Has data sleaze reached a turning point?

March 20, 2018

(This article was originally published at Big Data, Plainly Spoken (aka Numbers Rule Your World), and syndicated at StatsBlogs.)

Matthew-henry-toronto-87142-small-squareHas the data sleaze industry reached a turning point?

At the end of last week, Facebook scrambled to get in front of some unsavory press coverage, by “proactively” suspending Cambridge Analytica – the data analytics outfit credited with the unlikely successes of the Brexit campaign in the U.K. and the Trump campaign in the U.S. – from its social media platform. It knew that The Guardian, and The New York Times were poised to publish critical articles about how Cambridge Analytica exploited the Facebook platform in building its invasive database on 50 million Americans, data that form the foundation for psychological scoring algorithms used to target and sway voters during the 2016 Presidential election.

As explained in my previous posts (here and here), data sleaze is the practice of taking and trading consumer data serendipitously. The third parties frequently utilize such data in ways that usurp the consumer’s self-interest.

Facebook’s response has led to an avalanche of negative publicity, and there is perhaps some hope that it, as well as other tech firms including Google, Twitter, etc., may finally take action to stop the data sleaze.

I’ve decided to split this post into two parts. Part 1 is about the inner working of the data-sleaze operation. Part 2, to be published later this week, is a call for industry leaders to take proactive action to curb the excesses of data sleaze. Part 1 explains the underlying technologies because one can never fully trust information coming mostly from conflicted actors.

In a Nutshell, How Our Personal Data Got Taken

Cambridge Analytica has boasted frequently to the media that they have amassed an extensive database of millions of Americans, which it has claimed is used to predict the psychological states of voters in support of election candidates who wanted to target and sway likely voters. A key part of this database consists of data gleaned from Facebook accounts. Cambridge Analytica purchased Facebook data from an outfit called Global Scientific Research (GSR), which is run by Aleksandr Kogan, an assistant professor of psychology at the University of Cambridge. GSR is a for-profit entity that he manages, separate from his academic appointment.

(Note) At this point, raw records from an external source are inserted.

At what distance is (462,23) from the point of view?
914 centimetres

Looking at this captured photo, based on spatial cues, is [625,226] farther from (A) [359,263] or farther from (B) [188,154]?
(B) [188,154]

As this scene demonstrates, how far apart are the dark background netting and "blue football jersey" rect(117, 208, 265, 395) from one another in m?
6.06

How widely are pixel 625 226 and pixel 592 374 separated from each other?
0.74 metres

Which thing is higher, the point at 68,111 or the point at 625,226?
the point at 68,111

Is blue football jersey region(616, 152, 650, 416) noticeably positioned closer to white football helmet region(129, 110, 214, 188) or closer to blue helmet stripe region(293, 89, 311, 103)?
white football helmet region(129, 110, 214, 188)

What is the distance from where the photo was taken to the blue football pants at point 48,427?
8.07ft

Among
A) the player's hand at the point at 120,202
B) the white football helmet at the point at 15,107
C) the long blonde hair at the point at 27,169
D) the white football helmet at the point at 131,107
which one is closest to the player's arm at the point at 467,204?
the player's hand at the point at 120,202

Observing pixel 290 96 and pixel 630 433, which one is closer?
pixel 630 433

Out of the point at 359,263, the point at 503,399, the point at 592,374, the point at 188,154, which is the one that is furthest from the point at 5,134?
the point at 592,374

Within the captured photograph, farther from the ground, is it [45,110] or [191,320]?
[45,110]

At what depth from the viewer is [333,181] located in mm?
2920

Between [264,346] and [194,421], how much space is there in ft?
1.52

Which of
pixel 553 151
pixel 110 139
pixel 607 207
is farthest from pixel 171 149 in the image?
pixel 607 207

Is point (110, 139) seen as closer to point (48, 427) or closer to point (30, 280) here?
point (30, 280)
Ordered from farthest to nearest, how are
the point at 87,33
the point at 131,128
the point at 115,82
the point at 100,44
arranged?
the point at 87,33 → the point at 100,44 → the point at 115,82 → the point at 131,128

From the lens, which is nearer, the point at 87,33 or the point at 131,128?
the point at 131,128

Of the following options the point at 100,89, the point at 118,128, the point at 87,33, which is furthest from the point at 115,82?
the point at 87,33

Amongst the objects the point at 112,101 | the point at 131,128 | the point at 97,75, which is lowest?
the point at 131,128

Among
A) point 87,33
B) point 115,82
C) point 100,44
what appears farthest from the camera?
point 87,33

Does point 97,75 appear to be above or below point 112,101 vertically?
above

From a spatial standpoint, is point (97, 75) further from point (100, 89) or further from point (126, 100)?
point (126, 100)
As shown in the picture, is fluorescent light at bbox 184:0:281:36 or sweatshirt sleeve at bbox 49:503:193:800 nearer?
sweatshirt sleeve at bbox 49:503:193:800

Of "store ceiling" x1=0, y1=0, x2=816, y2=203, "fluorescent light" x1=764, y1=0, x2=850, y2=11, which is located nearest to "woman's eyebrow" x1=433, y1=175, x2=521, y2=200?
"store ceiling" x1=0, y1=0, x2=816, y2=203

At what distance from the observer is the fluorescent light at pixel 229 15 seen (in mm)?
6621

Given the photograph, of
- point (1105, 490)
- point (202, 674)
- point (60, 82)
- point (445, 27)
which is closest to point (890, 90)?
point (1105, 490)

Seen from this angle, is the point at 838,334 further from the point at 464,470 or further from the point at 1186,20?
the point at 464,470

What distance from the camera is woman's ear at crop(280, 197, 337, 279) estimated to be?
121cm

Dr. Kogan amassed the data by means of an online survey – which is a psychometric test similar to the Big 5 Personality Test – advertised on a service called Mechanical Turks, run by Amazon. Mechanical Turks are people willing to do “small tasks” for cents per task. In this case, the small task is completing the psychometric test. With a twist: Dr. Kogan also requires that the Turks download an app which they must connect to Facebook, and in so doing, they must permit him access to their Facebook data, as well as their network of Facebook friends.

Facebook data is valuable because they include real names and email addresses (only a minority of users block such snooping). These can then be used as match keys to connect with other sources of data, such as electoral rolls. See here for the kinds of data that Facebook allows partners to obtain.

Back in 2015 and 2016, the media were already on to this story. Several articles were published by The Intercept and The Guardian. Facebook at the time was slow to react. It wasn’t until 2016 that Facebook lawyers informed Kogan and his associates that they violated Facebook’s platform policies, and requested that these entities delete the data. Reporters tracked down some of the Facebook data, and a whistle-blower has come forward with documents, so it appears that Facebook, GSR, and Dr. Kogan have all been less than honest about the data sleaze. Indeed, at a hearing in the U.K., Facebook and Cambridge Analytica representatives denied that the political consulting firm has ever obtained or used Facebook data in its work.

The Enablers

The process of data sleaze outlined above is not unique to GSR or Cambridge Analytica. Many other companies in the social media ecosystem rely on variants. Let’s run down the list of enablers in this process.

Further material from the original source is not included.